Along with the technical interest rate the conversion rate is cut accordingly with a 3% techinical interest rate leading to an conversion rate of around 6%.
However, there are also funds which still apply technical rates of 4% and conversion rates last seen at the introduction of the BVG in 1985 of 7.2%. Asked how his Sammelstiftung can afford this, Profond president Herbert Brändli said in an interview that a 4.5% return necessary to guarantee such a high conversion rate was "still realistic" and achievable with a globally diversified portfolio. He also cited historic returns of equities back to 1900 of 8.6% on average per annum and 1.7% for bonds.
"If the Pensionskassen cannot achieve returns significantly above the real interest rate, funded occupational pension schemes have no right to exist," he is convinced.
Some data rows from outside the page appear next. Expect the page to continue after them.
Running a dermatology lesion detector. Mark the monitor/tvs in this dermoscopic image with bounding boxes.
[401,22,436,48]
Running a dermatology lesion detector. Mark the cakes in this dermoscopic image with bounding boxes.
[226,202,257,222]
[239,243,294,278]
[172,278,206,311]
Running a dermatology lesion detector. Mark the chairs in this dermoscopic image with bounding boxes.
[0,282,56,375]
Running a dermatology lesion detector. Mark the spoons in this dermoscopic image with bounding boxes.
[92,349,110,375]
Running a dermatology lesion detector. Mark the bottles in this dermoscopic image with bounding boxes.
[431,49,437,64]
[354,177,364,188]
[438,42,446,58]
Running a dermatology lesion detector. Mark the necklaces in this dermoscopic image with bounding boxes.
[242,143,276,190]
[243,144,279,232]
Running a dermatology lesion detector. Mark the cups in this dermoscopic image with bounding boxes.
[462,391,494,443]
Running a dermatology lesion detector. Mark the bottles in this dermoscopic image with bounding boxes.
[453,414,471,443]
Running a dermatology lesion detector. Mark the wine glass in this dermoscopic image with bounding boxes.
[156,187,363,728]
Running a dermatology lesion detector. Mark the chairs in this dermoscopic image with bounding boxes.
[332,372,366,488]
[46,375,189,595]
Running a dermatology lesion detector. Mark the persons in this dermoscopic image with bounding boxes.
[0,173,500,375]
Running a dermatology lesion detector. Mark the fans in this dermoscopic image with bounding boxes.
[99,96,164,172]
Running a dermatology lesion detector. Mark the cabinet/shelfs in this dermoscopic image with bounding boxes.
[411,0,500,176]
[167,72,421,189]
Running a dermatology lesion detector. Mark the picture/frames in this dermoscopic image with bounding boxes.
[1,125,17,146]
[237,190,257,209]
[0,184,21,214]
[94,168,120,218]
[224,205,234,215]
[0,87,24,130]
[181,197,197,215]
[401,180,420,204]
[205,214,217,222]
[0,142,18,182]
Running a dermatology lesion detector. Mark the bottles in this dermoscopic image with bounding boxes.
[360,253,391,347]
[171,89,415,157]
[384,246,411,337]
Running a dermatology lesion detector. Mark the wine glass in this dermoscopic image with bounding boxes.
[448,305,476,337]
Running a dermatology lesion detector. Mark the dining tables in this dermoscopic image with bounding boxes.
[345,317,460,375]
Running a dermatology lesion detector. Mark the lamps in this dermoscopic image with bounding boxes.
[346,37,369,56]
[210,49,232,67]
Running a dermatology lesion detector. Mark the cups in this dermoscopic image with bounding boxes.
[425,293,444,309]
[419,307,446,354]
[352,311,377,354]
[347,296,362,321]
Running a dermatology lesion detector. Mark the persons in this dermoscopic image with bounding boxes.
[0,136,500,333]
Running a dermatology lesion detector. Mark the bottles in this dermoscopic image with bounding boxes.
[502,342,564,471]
Brändli added that longevity reserves were put aside in the fund to ensure that no money from active members is used for retirees. In fact, this is one of the main worries of experts regarding a high conversion rate. Chuard sees "a great danger" in cross-financing between active and retired members despite solidarity being an accepted theme in the second pillar eg childless people and parents paying the same rates.
"But the demographic relations in the first pillar will be completely out of balance and I am asking myself whether today's children are willing to keep on financing such a system or rather cut pensions," says Chuard.
At the moment, there is almost no way to include pensioners in recovery measures at a Pensionskasse as pension benefits are unalienable.
But the PriceWaterhouseCoopers Pensionskasse in Switzerland has found an innovative solution to the conversion rate problem: It is guaranteeing a low minimum conversion rate which is raised in times of good performance. They are effectively breaking the taboo of pensioners being bound to the fund's fate.
Simeon thinks that allowing pensions to be cut would relieve pressure on the conversion rate problem. But he stresses that such cuts should only be temporary, as long as active members are paying additional contributions as part of recovery measures, for example.
"But politically this cannot be implemented or even discussed," he adds.
Chuard thinks such measures should only be taken "as a last resort - for example if our financial situation would worsen to the level of Greece".
"Cutting rightfully acquired pension benefits would mean that the funded system has failed and it would be like the system raising the white flag," says Chuard echoing the sentiment of many Swiss elderly people. Given that in Switzerland, like many ageing societies, pensioners make up a large part of the electorate this is also the view most politicians take.